The People’s Bank of China (PBOC) has resorted to the use of a rarely employed policy tool to deal with a recent rise in the renminbi to a three-year high against the US dollar.
On 31 May PBOC announced that starting from 15 June 2021 it would raise the forex reserve ratio for domestic financial institutions by two percentage points to 7% from 5% previously.
The last time that the ratio was adjusted was 14 years ago in 2007, when PBOC lifted the figure to 5% from 4%.
“On this occasion the central bank has not made use of forex risk reserves or other policies tools commonly used in recent years, but has instead employed the forex deposit reserve ratio – a tool which has been rarely used in the past,” said Guan Tao (管涛), global chief economist with BOC International, to Securities Journal.

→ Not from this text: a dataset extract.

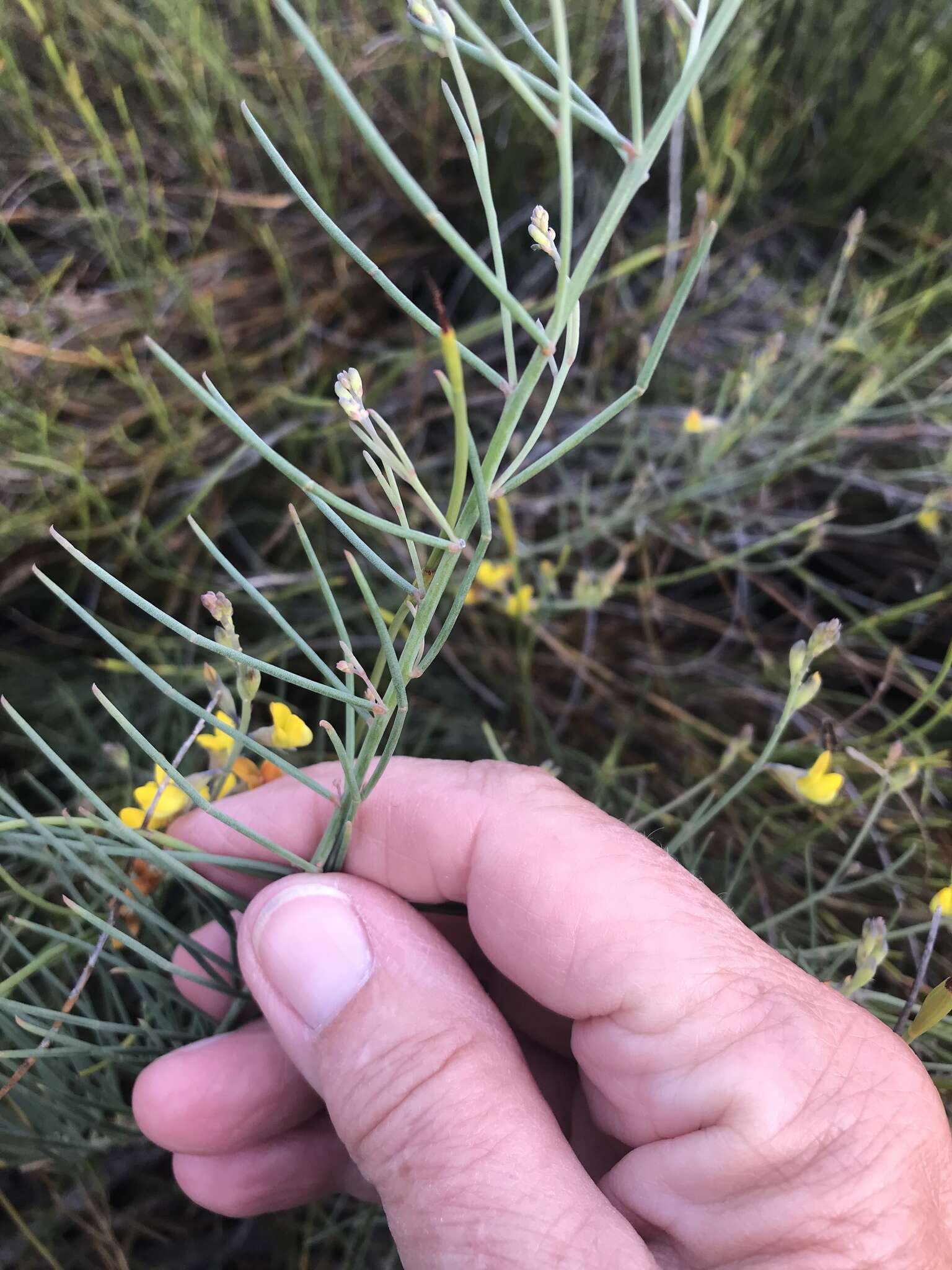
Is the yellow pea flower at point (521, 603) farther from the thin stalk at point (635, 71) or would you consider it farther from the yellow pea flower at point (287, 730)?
→ the thin stalk at point (635, 71)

“This indicates that the central bank still has many tools in its toolkit, and has ample space to choose freely.”
PBOC said that the move was intended to “strengthen the management of forex liquidity amongst financial institutions,” as well as to stabilise the exchange rate and contain an excessively rapid rise in the renminbi against the US dollar.
Last Friday the renminbi rose against the US dollar to 6.3858, hitting its highest level since May 2018.
Guan Tao said that the move by the Chinese central bank sent two clear signals to the market concerning the renminbi exchange rate.
“The first is that the central bank will not allow the renminbi to appreciate too quickly, and when required will take resolute action,” said Guan.
“The renminbi has already risen considerably against the dollar since the end of May last year, and continued appreciation could cause the value of the renminbi to diverge from fundamentals.
“The pandemic’s impact on China’s economy has yet to disappear completely, and continued large-scale appreciation could have a sizeable, negative effect upon exporting enterprises.
“The second [signal] is that when the central bank acts it will do so vigorously.
“In the past when the central bank has adjusted the renminbi reserve ratio it has normally been by 0.5 percentage points on each occasion, so the current upward adjustment in the forex reserve ratio of two percentage points is obviously larger than the scale of adjustments in the renminbi reserve ratio, clearly evidencing the central bank’s resolve.”